A complexidade do mundo
contemporâneo, que incorpora, entre inúmeros elementos, o enorme
contingente populacional das grandes cidades e as revolucionárias
tecnologias de informação, não permite estabelecer uma contraposição
absoluta entre democracia direta e democracia representativa. O que não
se pode admitir, se se pretende assegurar a soberania popular nos
processos de definição das prioridades do Estado, é a quase
exclusividade dos mecanismos de representação, ainda mais considerando
as graves distorções que eles apresentam, no Brasil e em todo o mundo.
É
urgente, sim, realizar um amplo e profundo debate nacional sobre as
correções necessárias no sistema político brasileiro, de forma a
minimizar as suas aberrações, assegurar um efetivo controle social sobre
os mecanismos de representação e, acima de tudo, fortalecer os
mecanismos de democracia participativa presentes em nosso ordenamento
institucional, multiplicá-los e criar instrumentos garantidores de sua
eficácia. Um debate, contudo, que envolva os movimentos sociais, as
entidades representativas da sociedade civil, o movimento sindical, os
diversos agentes econômicos. Um debate que não seja feito a toque de
caixa e que não signifique apenas a composição dos interesses das forças
hegemônicas. Um debate que desemboque em um plebiscito, e não em um
mero referendo protocolar.
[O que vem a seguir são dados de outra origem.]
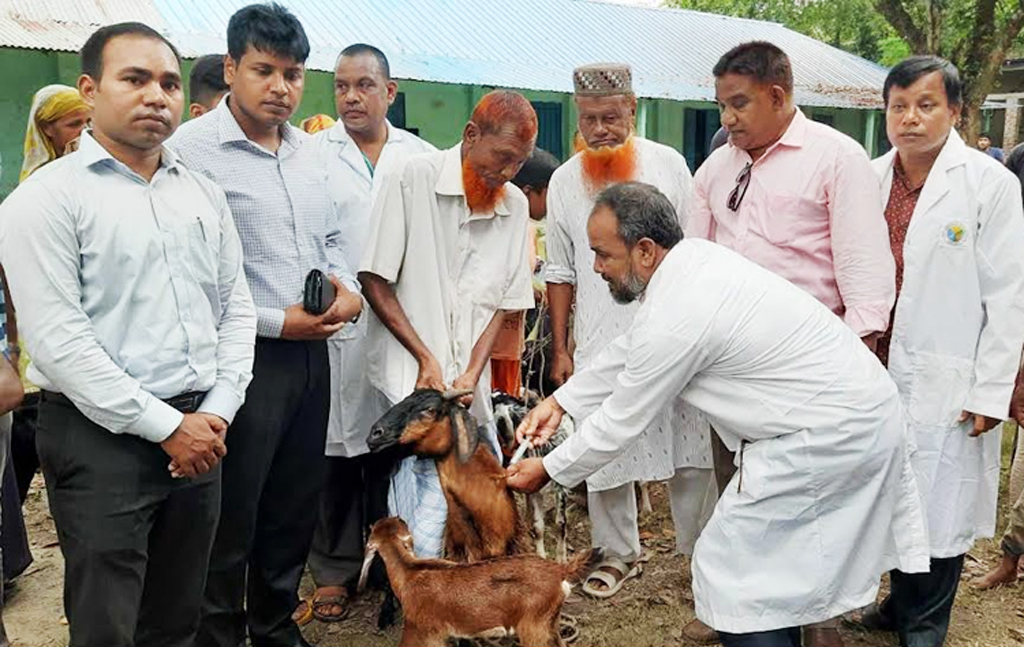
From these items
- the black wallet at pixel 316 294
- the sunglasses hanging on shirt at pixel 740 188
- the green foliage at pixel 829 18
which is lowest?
the black wallet at pixel 316 294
Um plebiscito que tenha as suas perguntas
decididas e formuladas através de um vigoroso processo de mobilização e
que garanta ao universo de seus protagonistas – e não apenas aos
partidos institucionalizados – os canais necessários à defesa de suas
ideias, especialmente o amplo acesso aos meios de comunicação de massa.
Esse
debate seria, na verdade, o desdobramento das manifestações em curso e o
início do amadurecimento de uma grande reflexão nacional sobre a
afirmação da soberania popular. Com toda a certeza, serviria para jogar
por terra a afirmação de Montesquieu segundo a qual o povo “não é capaz
de discutir os negócios públicos”.
Eduardo Nunes Campos é jornalista, advogado e professor de direito.